#### [TASKS TO CARRY OUT]
a) Decide whether each statement below agrees with the forum discussion of the Ars processor article, answering yes or no and quoting the deciding words of the discussion. (i) The first poster felt the article gave too little attention to UltraSparc and left out Itanium. (ii) One reply places Transmeta's chips on the level of UltraSparc. (iii) One reply says Intel's roadmap lists a new Itanium processor for the first half of 2004.
b) Resume the forum discussion of the Ars processor article, starting after its final sentence.

#### [EXCERPT]
☆ ☆ ☆ ☆ ☆ ☆ ☆

Ars Dissects POWER5, UltraSparc IV, and Efficeon

Good article by The_Ronin · 2003-11-20 08:02 · Score: 5, Interesting

Too bad they focused too much on Power and Transmeta while paying little time on UltraSparc IV and V and ignored Itanium. Needs a little more balance and it would have been a great read.

--

I don't drink because I have to, I drink to stop the voices in my head!

Re:Good article by AKAImBatman · 2003-11-20 08:16 · Score: 5, Interesting

I think it would have been best to have an article devoted to the TransMeta chip, and split the Power5/UltraSparc discussion out into its own article. That way he could have given a great deal more attention to the powerhouse chips and how they're going to change the future. TransMeta's chips are on the level of ARM, not UltraSparc.

--
Javascript + Nintendo DSi = DSiCade
Re:Good article by Anonymous Coward · 2003-11-20 08:30 · Score: 3, Informative

There's a reason they ignored Itanium, it's about upcoming processor technologies. Last I checked there wasn't a new, soon to be released, Itanium that Intel was pushing.

In fact, the current Intel processor roadmap shows the same Itanium 2 processor for the first half of 2004 as it did for the second half of 2003.
Re:Good article by jaberwaki · 2003-11-20 08:39 · Score: 3, Informative

I believe he didn't spend much time on the UltraSparc IV because, quote:

"To get the "hyperthreading" effect of two processors on one chip, Sun stuck two full-blown UltraSparc III cores on a single chip, which is chip-pin compatible with the UltraSparc III."

He assumes the interested reader will already know something about the UltraSparc III. Sun didn't fundamentally change the chip architecture. Also the Itanium architecture is already discussed ad-nauseum in other articles. It wasn't meant to be a balanced overview of all new CPU architectures.

☆ ☆ ☆ ☆ ☆ ☆ ☆

#### [MATERIAL]
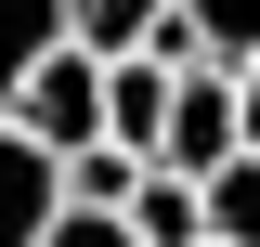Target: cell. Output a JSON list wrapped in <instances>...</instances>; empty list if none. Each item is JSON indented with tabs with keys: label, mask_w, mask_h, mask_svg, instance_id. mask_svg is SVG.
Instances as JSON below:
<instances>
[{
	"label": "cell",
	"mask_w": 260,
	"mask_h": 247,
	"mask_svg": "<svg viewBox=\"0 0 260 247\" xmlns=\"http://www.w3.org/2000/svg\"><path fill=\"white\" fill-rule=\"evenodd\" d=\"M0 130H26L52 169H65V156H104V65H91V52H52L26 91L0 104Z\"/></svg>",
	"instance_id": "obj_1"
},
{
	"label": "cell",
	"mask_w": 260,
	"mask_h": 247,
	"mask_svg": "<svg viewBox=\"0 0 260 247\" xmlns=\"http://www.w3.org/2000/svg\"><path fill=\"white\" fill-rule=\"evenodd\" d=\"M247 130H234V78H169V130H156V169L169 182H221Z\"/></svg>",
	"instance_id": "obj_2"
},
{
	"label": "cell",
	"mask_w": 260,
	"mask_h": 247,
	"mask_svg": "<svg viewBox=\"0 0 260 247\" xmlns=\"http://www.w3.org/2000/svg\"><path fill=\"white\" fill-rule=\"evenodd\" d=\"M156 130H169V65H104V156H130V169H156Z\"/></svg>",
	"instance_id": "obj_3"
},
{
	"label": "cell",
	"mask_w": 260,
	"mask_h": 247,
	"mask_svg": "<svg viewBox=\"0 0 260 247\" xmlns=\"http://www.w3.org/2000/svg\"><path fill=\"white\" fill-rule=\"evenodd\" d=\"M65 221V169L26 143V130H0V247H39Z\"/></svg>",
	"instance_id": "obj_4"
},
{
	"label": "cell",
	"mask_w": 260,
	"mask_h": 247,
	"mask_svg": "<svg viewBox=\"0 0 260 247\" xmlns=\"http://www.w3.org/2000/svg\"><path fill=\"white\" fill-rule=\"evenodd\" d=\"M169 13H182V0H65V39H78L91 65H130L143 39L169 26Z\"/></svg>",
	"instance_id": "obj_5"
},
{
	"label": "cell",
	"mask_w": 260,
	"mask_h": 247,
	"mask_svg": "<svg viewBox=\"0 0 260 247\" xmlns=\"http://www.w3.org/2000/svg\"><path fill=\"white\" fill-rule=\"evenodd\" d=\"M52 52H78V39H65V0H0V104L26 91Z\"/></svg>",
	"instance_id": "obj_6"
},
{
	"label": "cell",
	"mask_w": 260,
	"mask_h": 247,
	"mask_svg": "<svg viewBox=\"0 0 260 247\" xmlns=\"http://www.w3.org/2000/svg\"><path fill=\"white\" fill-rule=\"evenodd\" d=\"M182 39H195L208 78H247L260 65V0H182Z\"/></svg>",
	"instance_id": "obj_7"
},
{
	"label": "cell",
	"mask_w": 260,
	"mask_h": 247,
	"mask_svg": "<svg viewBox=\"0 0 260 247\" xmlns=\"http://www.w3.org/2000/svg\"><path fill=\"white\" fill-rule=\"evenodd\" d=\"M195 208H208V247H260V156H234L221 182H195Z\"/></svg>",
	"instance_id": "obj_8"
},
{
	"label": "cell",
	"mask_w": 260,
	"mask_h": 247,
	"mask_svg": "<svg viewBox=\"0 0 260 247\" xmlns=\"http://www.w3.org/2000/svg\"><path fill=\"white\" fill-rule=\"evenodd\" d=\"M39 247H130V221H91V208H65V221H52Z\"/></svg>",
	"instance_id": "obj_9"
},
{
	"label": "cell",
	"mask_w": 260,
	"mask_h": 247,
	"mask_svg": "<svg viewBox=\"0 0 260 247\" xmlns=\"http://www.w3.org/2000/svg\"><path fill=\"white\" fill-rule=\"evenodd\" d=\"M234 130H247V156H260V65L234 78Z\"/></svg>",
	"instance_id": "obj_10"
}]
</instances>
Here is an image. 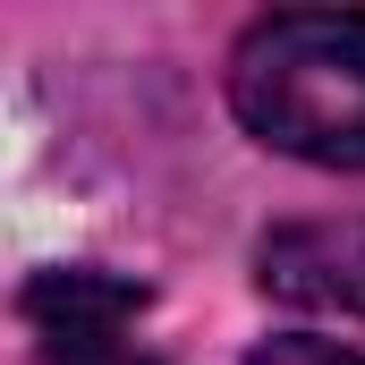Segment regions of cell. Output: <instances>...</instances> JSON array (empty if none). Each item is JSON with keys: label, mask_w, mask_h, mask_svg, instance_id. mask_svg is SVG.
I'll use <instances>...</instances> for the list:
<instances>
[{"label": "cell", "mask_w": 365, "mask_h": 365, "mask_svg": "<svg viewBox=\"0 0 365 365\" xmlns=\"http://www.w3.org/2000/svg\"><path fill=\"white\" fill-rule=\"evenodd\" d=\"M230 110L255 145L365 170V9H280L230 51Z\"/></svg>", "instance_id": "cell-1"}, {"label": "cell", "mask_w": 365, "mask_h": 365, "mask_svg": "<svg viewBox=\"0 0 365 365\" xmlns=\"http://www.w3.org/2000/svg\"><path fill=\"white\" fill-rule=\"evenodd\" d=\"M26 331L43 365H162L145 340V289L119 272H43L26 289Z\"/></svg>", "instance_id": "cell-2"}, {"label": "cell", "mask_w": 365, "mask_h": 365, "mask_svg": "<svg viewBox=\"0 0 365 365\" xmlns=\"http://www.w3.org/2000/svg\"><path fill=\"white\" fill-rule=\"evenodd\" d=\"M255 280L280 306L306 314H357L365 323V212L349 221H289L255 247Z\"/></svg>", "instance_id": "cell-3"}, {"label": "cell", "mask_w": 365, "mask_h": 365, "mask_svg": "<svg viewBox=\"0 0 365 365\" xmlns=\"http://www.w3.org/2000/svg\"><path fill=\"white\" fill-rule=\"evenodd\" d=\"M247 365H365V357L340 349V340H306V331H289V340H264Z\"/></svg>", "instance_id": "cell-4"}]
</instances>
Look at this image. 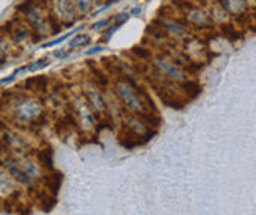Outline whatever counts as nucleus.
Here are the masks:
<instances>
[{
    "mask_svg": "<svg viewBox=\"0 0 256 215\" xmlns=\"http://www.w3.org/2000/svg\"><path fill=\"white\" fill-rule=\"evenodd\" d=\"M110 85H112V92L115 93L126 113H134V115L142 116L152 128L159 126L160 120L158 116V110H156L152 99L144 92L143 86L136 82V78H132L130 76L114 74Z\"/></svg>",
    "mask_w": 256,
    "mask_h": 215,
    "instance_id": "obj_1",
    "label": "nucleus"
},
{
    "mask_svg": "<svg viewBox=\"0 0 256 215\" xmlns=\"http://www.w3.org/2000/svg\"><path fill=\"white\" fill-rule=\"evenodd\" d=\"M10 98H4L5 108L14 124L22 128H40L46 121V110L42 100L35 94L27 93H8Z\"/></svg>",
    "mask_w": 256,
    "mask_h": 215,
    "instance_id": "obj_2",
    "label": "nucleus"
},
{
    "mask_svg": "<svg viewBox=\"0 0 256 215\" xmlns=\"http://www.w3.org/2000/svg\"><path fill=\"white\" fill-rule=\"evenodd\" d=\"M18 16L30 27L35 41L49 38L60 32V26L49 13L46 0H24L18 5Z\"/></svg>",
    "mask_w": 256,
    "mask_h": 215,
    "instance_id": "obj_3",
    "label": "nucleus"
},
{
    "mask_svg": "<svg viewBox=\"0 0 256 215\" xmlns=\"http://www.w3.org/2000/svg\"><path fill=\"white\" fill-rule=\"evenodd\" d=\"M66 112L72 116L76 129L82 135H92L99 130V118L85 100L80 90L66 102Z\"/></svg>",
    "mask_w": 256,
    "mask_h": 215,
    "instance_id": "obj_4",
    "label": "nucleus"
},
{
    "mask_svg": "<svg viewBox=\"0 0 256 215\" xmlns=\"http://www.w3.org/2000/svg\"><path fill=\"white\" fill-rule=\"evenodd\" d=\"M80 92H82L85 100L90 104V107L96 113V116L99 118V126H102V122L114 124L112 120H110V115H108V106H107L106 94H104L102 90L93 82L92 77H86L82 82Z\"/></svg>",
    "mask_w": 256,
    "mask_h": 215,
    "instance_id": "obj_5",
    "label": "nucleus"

☆ ☆ ☆ ☆ ☆ ☆ ☆

#### [OUTPUTS]
a)
(i) Yes: "Too bad they focused too much on Power and Transmeta while paying little time on UltraSparc IV and V and ignored Itanium."
(ii) No: "TransMeta's chips are on the level of ARM, not UltraSparc."
(iii) No: "the current Intel processor roadmap shows the same Itanium 2 processor for the first half of 2004 as it did for the second half of 2003."

b)
Re:Good article by pmz · 2003-11-20 12:22 · Score: 3, Informative

Sun didn't fundamentally change the chip architecture.

Probably the most significant outcome of the USIV will be 212-CPU Sun Fire 15K servers. That seems to imply something like 5 or 6 CPUs per rack-unit (although it appears the 15K is somewhat bigger than a standard rack).

--
Healthcare article at Kuro5hin

Transmeta is a joke by Anonymous Coward · 2003-11-20 08:04 · Score: 3, Insightful

Since day 1 they have skirted the benchmark issue, always trying to deflect the question.

Just like that article yesterday on their new chip. Did they ever cite a single benchmark? NO.

The basic performance of your CPU product, as measured by industry standard benchmarks, is essential knowledge.

I was under NDA on the previous gen Transmeta stuff. It was amusing how the other OEMs reacted - it was crap, but nobody could say anything in public.

Sun? by Raven42rac · 2003-11-20 08:08 · Score: 3, Interesting

Why the heck did Sun's offering get thrown in there? For variety? The Efficeons look awful nice to people who want less power-hunger from their computing devices. If all you do is word processing and such, why the heck even use an Intel/AMD chip? Less heat, less power, what is not to love? Now the IBM chips have really piqued my interest, I am a huge fan of IBM's chips, especially in Apple computers (I am a proud owner of a 12" Powerbook).

--
I hate sigs.

Re:Sun? by illumin8 · 2003-11-20 09:50 · Score: 4, Insightful

I am a huge fan of IBM's chips, especially in Apple computers (I am a proud owner of a 12" Powerbook).

I don't mean to burst your bubble, but your 12" PowerBook uses a Motorola processor, not an IBM one. I own a 15" PowerBook though and I love it.

That having been said, the IBM PPC 970 or G5 is breathing new life into the PowerMac line and Apple is doing really well because of it. I can't wait until they get it stuffed into a PowerBook.

--
"When the president does it, that means it's not illegal." - Richard M. Nixon

One Power 5... by Realistic_Dragon · 2003-11-20 08:09 · Score: 4, Interesting

Will show up as _4_ processors to the OS! (2 cores both doing SMT.)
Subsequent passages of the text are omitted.